Structure–property relationship in phenothiazine-based hypercrosslinked organic electrode materials through porosity adjustment

Abstract

A series of phenothiazine-based hypercrosslinked p-type porous polymers were synthesized via a knitting polymerization method, incorporating increasing amounts of benzene as a co-monomer for a systematic observation of the porosity–electrochemical performance relationship. The resulting materials, denoted as IEP-29, IEP-29-b/4, IEP-29-b/2, and IEP-29-b, correspond to PTz/benzene ratios of 1/0, 1/0.25, 1/0.5, and 1/1, respectively.

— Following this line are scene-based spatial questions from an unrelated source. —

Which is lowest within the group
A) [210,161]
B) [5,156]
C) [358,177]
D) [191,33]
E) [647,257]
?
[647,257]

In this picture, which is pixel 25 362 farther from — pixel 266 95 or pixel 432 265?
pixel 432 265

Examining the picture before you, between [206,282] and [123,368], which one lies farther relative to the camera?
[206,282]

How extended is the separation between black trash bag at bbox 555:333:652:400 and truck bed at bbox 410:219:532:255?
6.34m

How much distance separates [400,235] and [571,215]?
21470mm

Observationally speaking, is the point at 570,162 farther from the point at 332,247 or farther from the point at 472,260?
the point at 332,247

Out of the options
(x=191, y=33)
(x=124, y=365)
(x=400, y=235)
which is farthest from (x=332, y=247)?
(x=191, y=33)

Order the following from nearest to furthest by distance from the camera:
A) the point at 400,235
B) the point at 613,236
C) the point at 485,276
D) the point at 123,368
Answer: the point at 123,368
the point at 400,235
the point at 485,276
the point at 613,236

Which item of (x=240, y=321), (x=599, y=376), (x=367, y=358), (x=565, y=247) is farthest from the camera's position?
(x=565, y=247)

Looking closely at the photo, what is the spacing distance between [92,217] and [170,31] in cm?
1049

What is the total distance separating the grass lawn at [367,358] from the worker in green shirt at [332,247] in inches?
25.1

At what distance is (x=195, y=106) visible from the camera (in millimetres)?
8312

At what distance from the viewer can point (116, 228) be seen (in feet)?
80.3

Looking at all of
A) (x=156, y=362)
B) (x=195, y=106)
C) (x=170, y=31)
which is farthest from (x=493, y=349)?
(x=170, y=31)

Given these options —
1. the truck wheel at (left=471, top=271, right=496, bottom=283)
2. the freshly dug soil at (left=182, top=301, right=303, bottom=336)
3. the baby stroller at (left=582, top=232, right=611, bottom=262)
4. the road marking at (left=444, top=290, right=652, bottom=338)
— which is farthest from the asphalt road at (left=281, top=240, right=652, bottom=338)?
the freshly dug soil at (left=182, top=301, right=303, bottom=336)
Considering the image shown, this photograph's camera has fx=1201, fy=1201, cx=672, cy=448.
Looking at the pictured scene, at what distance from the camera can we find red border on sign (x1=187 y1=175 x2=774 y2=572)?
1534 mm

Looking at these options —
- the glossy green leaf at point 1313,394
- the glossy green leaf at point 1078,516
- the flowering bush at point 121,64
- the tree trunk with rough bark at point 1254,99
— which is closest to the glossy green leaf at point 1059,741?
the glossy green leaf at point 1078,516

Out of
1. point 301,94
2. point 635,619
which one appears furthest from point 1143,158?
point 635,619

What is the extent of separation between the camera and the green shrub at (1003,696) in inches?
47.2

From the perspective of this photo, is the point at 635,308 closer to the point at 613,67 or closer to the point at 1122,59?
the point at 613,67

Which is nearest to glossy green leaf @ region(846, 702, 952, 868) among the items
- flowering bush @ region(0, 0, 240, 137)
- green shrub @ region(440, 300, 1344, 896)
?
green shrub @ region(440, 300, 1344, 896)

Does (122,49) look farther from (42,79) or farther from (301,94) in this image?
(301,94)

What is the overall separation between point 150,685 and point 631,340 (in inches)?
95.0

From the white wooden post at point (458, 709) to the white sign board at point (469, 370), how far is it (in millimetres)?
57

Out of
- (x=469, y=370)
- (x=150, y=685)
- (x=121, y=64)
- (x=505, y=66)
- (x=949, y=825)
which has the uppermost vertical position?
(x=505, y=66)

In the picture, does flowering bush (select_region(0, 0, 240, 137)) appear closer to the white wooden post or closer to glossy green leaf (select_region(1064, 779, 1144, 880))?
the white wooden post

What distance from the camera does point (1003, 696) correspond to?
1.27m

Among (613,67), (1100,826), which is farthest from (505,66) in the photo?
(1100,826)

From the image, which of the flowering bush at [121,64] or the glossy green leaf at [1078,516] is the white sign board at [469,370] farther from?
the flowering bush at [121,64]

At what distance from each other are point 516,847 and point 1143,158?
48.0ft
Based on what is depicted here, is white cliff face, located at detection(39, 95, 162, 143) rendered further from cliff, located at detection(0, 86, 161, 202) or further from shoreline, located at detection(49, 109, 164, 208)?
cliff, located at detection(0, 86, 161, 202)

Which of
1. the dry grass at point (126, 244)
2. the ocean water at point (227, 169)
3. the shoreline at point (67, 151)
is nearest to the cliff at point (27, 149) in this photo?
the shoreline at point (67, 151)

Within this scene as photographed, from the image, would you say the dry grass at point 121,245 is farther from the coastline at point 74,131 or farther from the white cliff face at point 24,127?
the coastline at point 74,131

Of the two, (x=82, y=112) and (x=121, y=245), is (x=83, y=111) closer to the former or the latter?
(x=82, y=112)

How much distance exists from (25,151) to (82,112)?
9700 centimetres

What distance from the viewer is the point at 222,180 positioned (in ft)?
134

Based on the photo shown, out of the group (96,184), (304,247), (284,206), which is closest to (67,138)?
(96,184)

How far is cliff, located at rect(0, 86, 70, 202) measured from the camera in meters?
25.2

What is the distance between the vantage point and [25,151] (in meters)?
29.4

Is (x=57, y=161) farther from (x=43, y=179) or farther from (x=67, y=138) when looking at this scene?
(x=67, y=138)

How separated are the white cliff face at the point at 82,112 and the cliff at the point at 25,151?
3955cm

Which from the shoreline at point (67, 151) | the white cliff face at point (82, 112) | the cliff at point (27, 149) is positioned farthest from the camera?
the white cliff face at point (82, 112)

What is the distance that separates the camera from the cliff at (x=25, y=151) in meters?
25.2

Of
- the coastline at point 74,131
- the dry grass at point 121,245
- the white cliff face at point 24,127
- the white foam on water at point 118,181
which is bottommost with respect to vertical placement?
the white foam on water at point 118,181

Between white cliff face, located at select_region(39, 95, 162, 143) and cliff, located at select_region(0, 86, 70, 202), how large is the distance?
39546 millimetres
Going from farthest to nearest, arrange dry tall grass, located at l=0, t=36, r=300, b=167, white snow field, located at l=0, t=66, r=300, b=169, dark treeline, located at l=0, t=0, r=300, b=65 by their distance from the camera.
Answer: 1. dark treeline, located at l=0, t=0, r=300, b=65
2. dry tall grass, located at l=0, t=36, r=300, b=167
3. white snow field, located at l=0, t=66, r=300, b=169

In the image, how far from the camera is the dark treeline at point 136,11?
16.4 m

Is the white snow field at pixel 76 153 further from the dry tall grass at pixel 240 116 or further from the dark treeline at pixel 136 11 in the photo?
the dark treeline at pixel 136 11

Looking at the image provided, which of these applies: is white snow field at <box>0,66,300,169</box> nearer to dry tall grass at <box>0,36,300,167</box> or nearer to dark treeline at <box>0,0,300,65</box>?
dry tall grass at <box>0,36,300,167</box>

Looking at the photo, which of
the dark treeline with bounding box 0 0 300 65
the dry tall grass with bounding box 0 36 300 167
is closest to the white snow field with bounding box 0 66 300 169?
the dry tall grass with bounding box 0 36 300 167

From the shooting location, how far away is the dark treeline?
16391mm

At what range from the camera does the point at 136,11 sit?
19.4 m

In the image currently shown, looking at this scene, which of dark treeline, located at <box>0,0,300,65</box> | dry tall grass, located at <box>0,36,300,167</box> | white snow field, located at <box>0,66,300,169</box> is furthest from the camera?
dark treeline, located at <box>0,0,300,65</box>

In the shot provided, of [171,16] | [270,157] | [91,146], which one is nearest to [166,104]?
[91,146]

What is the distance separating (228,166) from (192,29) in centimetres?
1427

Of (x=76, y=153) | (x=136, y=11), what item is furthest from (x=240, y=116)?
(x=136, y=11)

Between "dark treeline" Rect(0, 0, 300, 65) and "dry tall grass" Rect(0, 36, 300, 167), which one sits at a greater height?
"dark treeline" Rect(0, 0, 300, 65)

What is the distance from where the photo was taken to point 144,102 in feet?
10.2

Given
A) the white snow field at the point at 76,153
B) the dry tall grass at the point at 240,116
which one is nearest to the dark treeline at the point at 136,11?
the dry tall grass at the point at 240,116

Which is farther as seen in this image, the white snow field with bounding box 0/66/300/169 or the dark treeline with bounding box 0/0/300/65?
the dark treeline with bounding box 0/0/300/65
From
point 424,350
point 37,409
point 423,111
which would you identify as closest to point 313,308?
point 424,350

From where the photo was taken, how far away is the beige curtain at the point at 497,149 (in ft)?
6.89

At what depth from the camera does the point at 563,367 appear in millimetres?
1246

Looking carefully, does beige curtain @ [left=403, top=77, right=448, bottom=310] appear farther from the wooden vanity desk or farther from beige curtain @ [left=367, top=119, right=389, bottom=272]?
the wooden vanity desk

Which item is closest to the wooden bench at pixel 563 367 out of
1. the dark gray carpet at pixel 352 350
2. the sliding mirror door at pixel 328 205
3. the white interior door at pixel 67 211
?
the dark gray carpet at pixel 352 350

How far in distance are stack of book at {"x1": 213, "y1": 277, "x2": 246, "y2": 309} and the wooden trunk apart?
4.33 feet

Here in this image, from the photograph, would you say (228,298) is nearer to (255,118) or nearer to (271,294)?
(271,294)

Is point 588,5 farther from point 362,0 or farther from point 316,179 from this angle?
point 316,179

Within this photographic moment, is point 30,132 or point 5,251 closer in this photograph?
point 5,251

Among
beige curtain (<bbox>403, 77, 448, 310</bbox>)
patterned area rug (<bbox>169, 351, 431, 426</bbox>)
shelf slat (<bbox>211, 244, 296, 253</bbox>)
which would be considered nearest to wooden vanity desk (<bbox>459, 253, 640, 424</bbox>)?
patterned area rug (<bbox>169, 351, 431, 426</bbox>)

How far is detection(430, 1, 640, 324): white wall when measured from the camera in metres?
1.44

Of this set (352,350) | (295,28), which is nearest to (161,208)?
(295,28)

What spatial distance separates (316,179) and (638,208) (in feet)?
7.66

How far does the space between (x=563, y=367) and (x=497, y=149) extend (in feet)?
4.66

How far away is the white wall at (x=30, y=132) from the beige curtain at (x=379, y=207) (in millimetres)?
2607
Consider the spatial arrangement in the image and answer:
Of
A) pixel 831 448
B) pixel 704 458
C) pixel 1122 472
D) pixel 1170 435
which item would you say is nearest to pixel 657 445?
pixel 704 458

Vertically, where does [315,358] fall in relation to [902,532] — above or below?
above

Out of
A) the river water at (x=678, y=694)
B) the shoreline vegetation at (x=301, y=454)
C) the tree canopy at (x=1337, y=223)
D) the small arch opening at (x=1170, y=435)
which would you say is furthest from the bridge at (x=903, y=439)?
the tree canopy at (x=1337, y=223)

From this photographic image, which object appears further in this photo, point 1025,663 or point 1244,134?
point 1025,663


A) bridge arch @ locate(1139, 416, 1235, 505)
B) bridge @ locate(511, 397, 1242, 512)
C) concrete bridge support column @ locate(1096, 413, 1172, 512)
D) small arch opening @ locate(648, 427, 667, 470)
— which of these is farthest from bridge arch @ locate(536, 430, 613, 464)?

The inclusion of benzene, acting as a structure directing co-monomer, significantly increased the crosslinking density and accessible surface areas, which varied from 29 m² g⁻¹ (IEP-29, no benzene) to 586 m² g⁻¹ (IEP-29-b, 1/1 ratio). However, this also resulted in reduced theoretical capacity, which decreased from 112 mA h g⁻¹ (IEP-29) to 70 mA h g⁻¹ (IEP-29-b), due to the incorporation of non-electrochemically active benzene units. Electrochemical testing in Li-cells revealed that increased crosslinking improved capacity utilization and high-rate capability, despite a moderate decline in gravimetric capacity. This study further explored the effect of increasing electrode mass loading (up to 50 mg cm⁻²) on electrochemical performance. Remarkably, IEP-29-b, the most crosslinked analogue, exhibited near-linear areal capacity scaling with minimal loss in gravimetric capacity as mass loading increased. At 50 mg cm⁻², it achieved 3.5 mA h cm⁻² along with excellent rate performance and cycling stability, retaining 71% of its capacity after 500 cycles at 2C. Importantly, the moderately crosslinked analogue (IEP-29-b/4) offered an optimal balance between specific gravimetric and areal capacities, delivering record-high values of 72.9 mA h g⁻¹ (based on the total mass of the electrode) and 3.85 mA h cm⁻², respectively – among the highest reported for p-type polymer cathodes in lithium cells. This work presents a cost-effective, scalable route to develop crosslinked, porous p-type hyperbranched polymers as high-performance cathodes with enhanced electrochemical properties at both the material and electrode levels. Therefore, this strategy paves the way for more commercially viable, high-capacity energy storage solutions.